This study was focused on the Canadian province of British Columbia, which covers 1 million km2, and has strong latitudinal, altitudinal, and longitudinal environmental gradients (from temperate rainforest to boreal forest, semi-desert, and dry grasslands). BC encompasses the most extensive undisturbed temperate rainforests, and some of the last free flowing rivers and intact vertebrate food webs in temperate North America. At the same time, much of the province has been under intense resource extraction pressure (timber, mining, natural gas) for nearly a century, and such extraction continues to contribute substantially to a growing domestic economy as well as foreign trade.

We used existing Life Cycle Assessment (LCA) studies to predict future GHG emissions for wind farms and run-of-river hydro, and combined combustion and upstream emission estimates for future projected natural gas development (e.g., shale gas extraction, processing, and transport). Second, we extracted the costs of electricity production ($/MWh) from both renewable sources, and from natural gas combustion from an existing dataset of all potential electricity sources, used in strategic energy planning in British Columbia38; we limited the dataset to potential development sites with electricity production costs of < $150/MWh to reflect current electricity markets39. Lastly, we estimated the spatial overlap of each energy technology with areas of high conservation priority in BC derived using systematic conservation planning principles40. We identified areas of high conservation value drawing on 385 vertebrate species distributions (341 small-bodied terrestrial species, 7 large-bodied carnivores and ungulates, and 37 fish species) and existing anthropogenic disturbance (i.e., forestry and linear infrastructure) under five prioritization scenarios: each of the three sets of species and anthropogenic disturbance separately, and a scenario combining all four datasets.

Energy datasets

To evaluate how potential energy development overlaps with areas of high conservation priority in BC we used a spatially-explicit dataset produced by the BC Provincial power utility BC Hydro (38; https://catalogue.data.gov.bc.ca/dataset/bc-hydro-resource-options-mapping-2013) that identified locations of potential electricity production (wind farms and run-of-river hydro) infrastructure38. Specifically, BC Hydro used topographic and climatic factors to identify the approximate sitting of individual renewable energy projects, as well as the spatial location of potential infrastructure associated with each project, such as access roads connecting each project to the nearest road network, and powerlines connecting each project to the provincial power grid38. While other energy technologies have been identified, wind farms and run-of-river hydro represent more than half of the potential renewable electricity generation in BC38, and nearly 8,000 potential development locations. We set a maximum development cost of $150/MWh to limit our analysis to a subset of economically viable projects, resulting in 66 run-of-river hydro locations and 87 wind farm locations (Fig. 1). We chose this threshold to be greater than the highest price paid for renewable energy in BC (up to $124/MWh in 2017) to allow for increases in the cost of electricity in the near future, but also to exclude sites that are cost-prohibitive in the near term. This threshold also reflects renewable electricity costs worldwide, which have been decreasing over the past two decades, and are forecast to decrease in the near term39. Energy cost estimates for wind and run-of-river locations are amortized for the lifetime of the projects (~30 years), include all infrastructure development (i.e., roads, power generation facilities, and powerlines), and are expressed in 2013 dollars38.

**Material shown**
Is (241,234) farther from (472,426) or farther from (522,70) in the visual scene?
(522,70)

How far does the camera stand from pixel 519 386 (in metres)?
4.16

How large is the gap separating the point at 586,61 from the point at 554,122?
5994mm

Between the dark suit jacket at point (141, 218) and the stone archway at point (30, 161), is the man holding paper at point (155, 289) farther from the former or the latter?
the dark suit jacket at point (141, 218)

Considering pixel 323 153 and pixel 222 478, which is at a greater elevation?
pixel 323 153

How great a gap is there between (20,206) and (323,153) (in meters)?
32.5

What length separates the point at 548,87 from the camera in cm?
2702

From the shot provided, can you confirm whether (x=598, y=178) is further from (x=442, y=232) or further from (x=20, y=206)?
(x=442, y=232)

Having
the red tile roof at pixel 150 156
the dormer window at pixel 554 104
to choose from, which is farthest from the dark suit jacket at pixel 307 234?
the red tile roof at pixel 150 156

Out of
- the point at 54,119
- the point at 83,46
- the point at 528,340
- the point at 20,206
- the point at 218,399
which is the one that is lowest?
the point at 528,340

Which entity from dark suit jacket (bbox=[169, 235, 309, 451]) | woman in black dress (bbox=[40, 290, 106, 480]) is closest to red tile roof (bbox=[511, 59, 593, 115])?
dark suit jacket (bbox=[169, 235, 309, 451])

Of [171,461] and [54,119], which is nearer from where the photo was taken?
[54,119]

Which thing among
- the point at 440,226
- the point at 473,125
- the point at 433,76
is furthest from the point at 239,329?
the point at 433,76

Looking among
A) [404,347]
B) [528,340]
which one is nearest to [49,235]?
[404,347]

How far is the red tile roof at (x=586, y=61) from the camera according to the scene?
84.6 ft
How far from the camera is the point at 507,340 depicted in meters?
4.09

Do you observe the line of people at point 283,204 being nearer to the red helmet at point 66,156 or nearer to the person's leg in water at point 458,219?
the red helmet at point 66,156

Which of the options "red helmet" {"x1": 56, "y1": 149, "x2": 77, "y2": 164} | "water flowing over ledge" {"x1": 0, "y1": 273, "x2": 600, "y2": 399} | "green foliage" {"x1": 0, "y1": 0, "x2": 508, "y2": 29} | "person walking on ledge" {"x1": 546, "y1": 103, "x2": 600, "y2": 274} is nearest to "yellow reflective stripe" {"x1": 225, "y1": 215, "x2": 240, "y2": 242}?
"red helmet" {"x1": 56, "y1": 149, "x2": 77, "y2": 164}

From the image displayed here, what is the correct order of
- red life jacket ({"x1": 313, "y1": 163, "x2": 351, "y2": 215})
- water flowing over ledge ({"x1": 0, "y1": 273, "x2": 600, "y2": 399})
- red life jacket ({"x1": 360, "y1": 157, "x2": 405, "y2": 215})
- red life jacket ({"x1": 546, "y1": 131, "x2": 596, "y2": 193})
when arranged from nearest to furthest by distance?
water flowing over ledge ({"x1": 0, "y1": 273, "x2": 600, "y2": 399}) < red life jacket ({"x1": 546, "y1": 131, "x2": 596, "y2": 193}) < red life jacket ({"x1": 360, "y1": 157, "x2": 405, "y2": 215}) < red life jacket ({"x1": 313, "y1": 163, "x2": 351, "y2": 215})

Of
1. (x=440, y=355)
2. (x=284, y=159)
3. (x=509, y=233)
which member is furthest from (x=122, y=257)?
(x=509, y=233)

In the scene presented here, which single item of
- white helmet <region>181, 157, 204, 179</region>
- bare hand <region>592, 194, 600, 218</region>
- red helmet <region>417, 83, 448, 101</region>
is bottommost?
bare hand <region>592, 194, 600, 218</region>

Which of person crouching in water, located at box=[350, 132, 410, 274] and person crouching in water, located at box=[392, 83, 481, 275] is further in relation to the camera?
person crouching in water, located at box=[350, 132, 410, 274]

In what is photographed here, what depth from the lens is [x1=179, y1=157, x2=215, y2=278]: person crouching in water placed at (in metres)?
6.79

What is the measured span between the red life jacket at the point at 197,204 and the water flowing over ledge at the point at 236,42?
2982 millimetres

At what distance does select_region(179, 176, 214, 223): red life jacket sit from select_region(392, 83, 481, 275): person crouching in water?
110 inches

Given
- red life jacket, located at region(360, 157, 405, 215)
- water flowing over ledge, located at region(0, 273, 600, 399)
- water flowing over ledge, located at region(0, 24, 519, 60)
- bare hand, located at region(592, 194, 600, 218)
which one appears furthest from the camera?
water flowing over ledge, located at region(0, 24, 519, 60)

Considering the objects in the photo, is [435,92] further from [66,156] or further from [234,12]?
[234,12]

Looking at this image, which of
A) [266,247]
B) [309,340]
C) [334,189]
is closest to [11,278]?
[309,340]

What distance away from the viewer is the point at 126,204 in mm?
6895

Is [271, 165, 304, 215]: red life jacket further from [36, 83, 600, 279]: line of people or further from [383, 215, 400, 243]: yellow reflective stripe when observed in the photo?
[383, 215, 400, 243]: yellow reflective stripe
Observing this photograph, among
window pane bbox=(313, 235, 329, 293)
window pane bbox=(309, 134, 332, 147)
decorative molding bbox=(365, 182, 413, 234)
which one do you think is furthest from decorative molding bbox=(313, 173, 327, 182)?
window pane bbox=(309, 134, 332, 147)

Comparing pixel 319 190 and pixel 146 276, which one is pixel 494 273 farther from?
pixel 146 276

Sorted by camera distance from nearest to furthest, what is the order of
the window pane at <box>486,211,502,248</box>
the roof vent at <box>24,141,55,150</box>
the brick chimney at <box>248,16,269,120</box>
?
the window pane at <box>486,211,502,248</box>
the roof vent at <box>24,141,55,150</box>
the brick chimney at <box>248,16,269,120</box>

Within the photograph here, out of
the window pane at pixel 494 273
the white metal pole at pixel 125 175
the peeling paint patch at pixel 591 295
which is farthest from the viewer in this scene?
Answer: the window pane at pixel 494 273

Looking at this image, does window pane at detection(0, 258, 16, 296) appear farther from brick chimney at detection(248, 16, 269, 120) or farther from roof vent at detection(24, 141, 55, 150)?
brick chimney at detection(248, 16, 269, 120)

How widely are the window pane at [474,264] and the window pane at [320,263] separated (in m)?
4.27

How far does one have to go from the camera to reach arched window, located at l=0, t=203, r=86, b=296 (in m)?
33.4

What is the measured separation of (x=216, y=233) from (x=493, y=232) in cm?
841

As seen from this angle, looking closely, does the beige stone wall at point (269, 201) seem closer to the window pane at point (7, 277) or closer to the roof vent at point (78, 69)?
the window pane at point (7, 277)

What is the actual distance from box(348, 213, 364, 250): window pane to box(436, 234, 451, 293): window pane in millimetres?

**Instruction**
In the British Columbia energy study passage, how many run-of-river hydro locations remained after the $150/MWh maximum development cost was applied?

**Answer in full**
66 run-of-river hydro locations remained.